====== MATERIAL FOR THIS EXERCISE ======
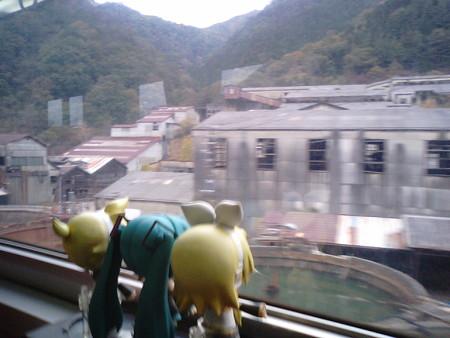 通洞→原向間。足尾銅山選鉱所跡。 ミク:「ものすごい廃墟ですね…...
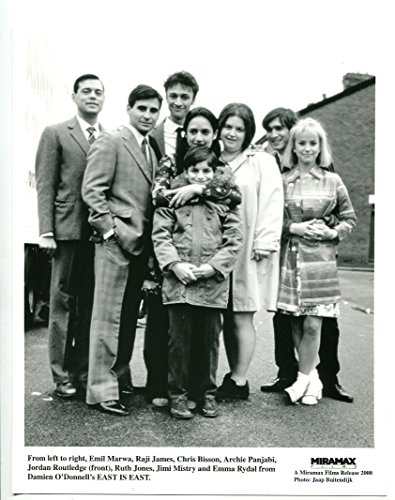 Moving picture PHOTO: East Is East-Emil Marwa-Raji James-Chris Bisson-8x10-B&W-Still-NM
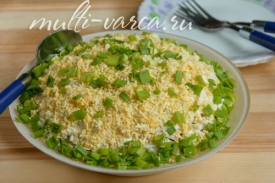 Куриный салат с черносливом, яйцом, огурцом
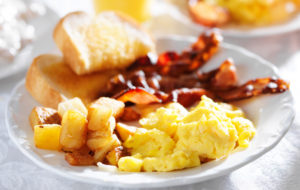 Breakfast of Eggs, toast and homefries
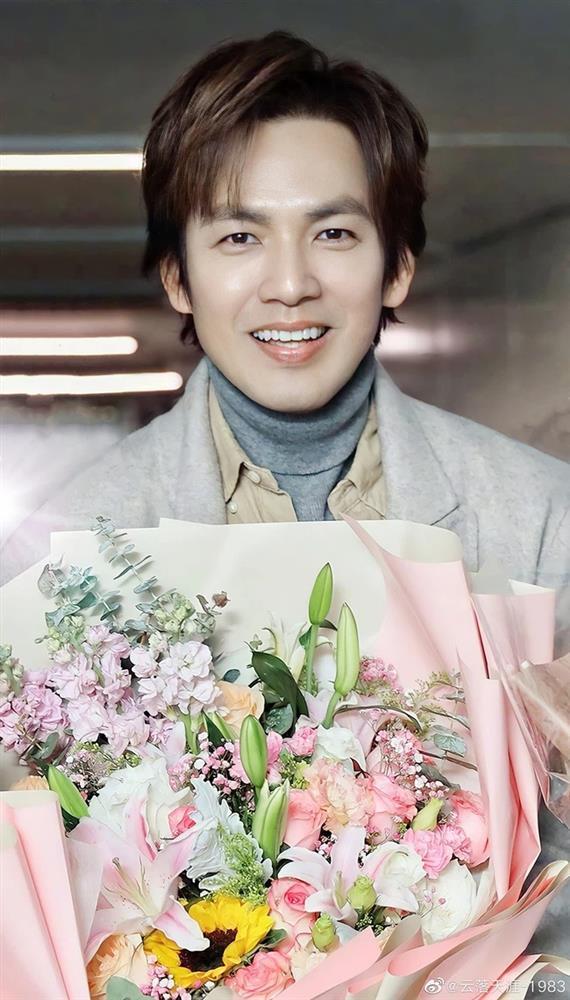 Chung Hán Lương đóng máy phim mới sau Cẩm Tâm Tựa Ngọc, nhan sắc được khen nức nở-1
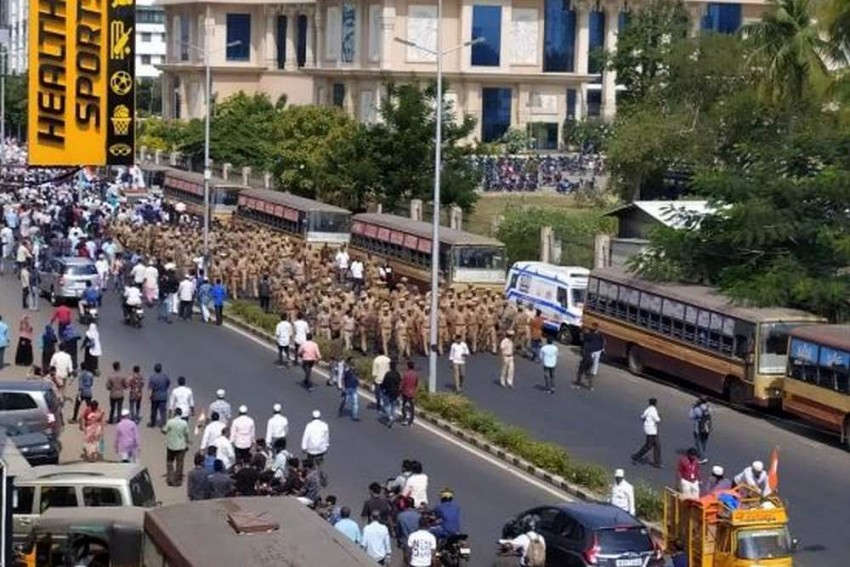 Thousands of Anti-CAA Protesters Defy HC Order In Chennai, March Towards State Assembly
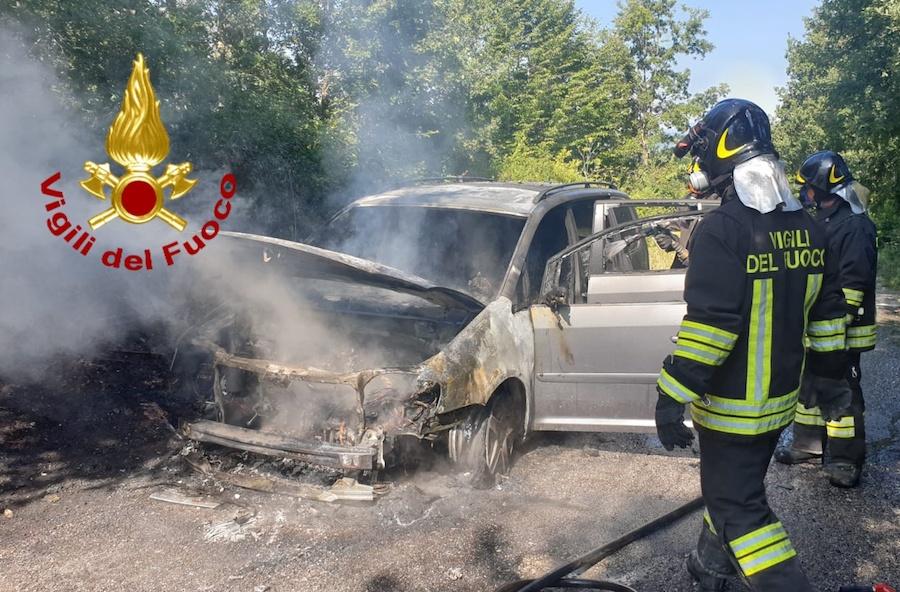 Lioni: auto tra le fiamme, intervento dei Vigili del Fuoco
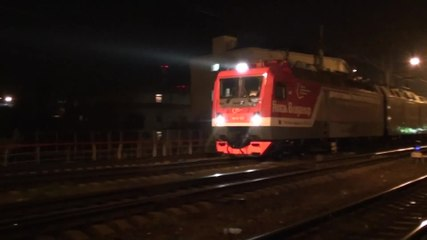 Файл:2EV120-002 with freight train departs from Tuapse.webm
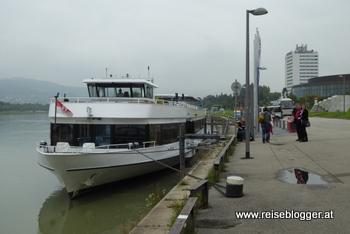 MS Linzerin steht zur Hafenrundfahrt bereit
======
EXERCISE REQUIREMENTS: The reply must hold every line above exactly as written and none of the pictures.

REPLY:
 通洞→原向間。足尾銅山選鉱所跡。 ミク:「ものすごい廃墟ですね…...
 Moving picture PHOTO: East Is East-Emil Marwa-Raji James-Chris Bisson-8x10-B&W-Still-NM
 Куриный салат с черносливом, яйцом, огурцом
 Breakfast of Eggs, toast and homefries
 Chung Hán Lương đóng máy phim mới sau Cẩm Tâm Tựa Ngọc, nhan sắc được khen nức nở-1
 Thousands of Anti-CAA Protesters Defy HC Order In Chennai, March Towards State Assembly
 Lioni: auto tra le fiamme, intervento dei Vigili del Fuoco
 Файл:2EV120-002 with freight train departs from Tuapse.webm
 MS Linzerin steht zur Hafenrundfahrt bereit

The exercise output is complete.